Some records:
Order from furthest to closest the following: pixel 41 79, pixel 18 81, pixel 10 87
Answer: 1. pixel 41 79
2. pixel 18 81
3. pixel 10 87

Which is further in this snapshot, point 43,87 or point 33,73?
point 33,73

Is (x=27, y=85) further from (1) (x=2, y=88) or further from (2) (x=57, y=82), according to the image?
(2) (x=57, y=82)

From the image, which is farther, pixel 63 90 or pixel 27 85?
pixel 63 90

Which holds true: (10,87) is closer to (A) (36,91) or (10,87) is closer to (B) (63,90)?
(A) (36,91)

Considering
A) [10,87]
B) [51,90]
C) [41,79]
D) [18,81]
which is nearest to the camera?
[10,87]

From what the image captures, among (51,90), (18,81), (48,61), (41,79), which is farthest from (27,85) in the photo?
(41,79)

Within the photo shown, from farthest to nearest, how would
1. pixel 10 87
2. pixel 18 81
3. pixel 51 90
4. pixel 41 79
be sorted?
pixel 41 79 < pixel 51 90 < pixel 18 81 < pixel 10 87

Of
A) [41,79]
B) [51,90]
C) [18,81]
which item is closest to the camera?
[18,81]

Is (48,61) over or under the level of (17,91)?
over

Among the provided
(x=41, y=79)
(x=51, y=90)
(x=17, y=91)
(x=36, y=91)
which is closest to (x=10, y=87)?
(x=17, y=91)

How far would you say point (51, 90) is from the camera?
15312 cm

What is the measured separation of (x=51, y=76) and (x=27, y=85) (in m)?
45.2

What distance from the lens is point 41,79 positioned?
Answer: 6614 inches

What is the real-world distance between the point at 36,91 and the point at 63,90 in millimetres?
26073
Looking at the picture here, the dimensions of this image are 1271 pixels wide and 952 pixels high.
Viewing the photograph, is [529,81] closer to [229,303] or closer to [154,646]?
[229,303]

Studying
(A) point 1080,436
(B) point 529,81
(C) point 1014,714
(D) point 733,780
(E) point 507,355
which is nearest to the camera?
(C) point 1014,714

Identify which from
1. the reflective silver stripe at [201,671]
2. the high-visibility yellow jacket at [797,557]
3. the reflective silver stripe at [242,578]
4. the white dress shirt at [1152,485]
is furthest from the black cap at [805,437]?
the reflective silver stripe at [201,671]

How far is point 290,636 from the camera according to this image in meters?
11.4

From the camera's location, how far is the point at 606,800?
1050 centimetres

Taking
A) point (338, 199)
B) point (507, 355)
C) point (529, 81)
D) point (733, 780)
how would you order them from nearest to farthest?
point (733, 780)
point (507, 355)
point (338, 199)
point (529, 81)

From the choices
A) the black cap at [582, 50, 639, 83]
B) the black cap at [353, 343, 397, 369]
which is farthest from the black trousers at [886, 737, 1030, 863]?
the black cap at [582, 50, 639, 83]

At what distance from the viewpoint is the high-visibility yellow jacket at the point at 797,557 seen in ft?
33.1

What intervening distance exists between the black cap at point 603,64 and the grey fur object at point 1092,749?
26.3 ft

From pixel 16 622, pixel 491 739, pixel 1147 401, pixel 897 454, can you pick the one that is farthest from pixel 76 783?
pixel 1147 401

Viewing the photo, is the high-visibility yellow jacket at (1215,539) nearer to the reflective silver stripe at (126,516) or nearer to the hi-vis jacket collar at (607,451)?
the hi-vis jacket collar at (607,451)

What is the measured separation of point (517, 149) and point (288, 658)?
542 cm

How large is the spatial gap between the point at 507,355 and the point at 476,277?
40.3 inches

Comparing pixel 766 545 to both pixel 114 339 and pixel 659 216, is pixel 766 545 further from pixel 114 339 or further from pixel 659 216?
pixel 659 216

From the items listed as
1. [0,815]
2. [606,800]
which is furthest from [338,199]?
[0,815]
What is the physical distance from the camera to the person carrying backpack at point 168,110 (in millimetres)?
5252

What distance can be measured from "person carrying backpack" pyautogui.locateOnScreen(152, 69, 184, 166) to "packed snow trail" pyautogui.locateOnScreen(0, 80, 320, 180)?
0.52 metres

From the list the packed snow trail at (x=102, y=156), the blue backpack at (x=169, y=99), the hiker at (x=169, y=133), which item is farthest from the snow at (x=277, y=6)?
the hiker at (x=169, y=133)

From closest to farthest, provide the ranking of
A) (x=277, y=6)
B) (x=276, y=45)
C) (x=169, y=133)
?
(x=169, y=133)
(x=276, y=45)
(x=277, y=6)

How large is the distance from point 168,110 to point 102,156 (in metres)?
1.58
==
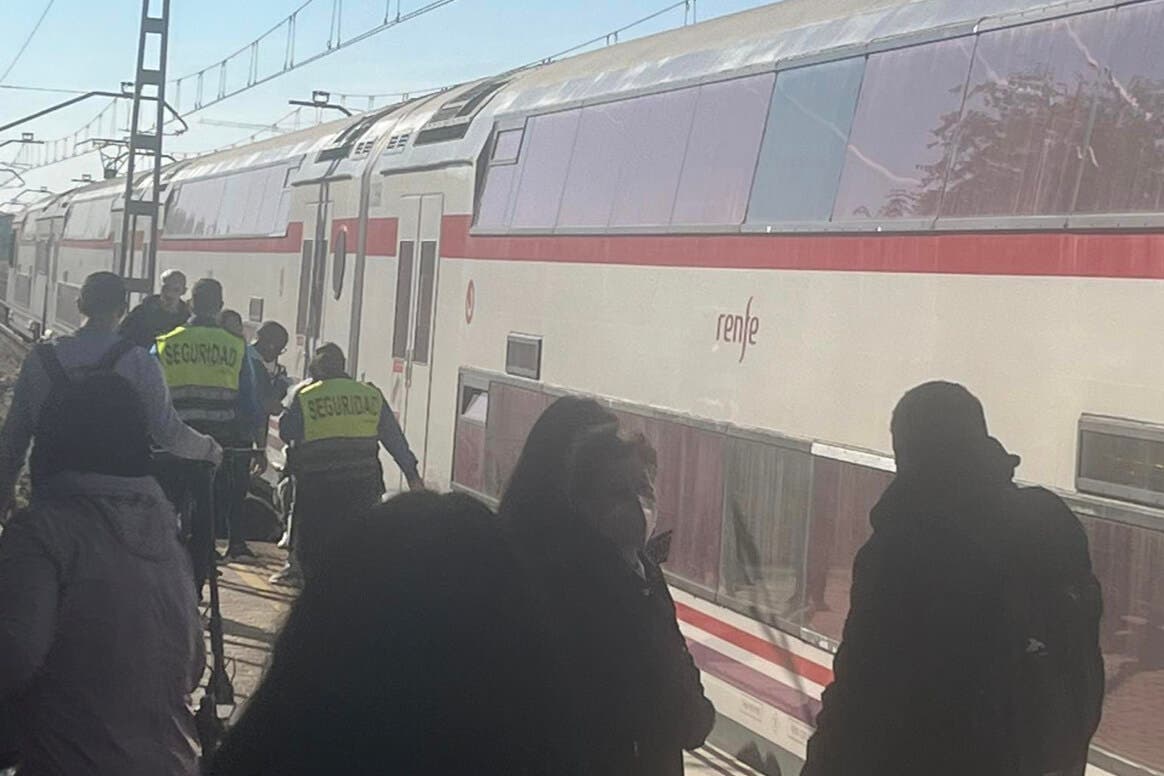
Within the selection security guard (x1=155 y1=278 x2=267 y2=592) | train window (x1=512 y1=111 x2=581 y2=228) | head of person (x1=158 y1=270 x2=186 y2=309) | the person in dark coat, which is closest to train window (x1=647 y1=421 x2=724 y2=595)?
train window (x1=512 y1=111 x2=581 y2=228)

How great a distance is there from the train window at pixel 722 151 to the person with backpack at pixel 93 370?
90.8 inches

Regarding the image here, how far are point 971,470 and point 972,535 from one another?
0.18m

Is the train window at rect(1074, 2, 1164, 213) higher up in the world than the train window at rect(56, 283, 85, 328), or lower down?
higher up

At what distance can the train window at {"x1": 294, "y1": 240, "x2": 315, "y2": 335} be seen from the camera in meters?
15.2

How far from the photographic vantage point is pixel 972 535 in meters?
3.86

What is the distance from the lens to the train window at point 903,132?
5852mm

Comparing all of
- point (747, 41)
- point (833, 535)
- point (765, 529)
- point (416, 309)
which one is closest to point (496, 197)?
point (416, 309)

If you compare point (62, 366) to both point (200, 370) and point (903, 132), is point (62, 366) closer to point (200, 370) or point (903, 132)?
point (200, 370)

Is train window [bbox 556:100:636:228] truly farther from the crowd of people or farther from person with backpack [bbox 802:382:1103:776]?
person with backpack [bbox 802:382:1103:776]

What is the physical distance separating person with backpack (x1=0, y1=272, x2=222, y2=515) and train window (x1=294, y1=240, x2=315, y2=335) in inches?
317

:: THE EXERCISE ::
Rewrite the listing from the line with "From the camera's" up to and including the line with "1050 centimetres", keeping the requests, and adjust every distance in the answers by adding -61 to it.

:: EXERCISE SOLUTION ::
From the camera's location, how far is the point at 606,800?
989 centimetres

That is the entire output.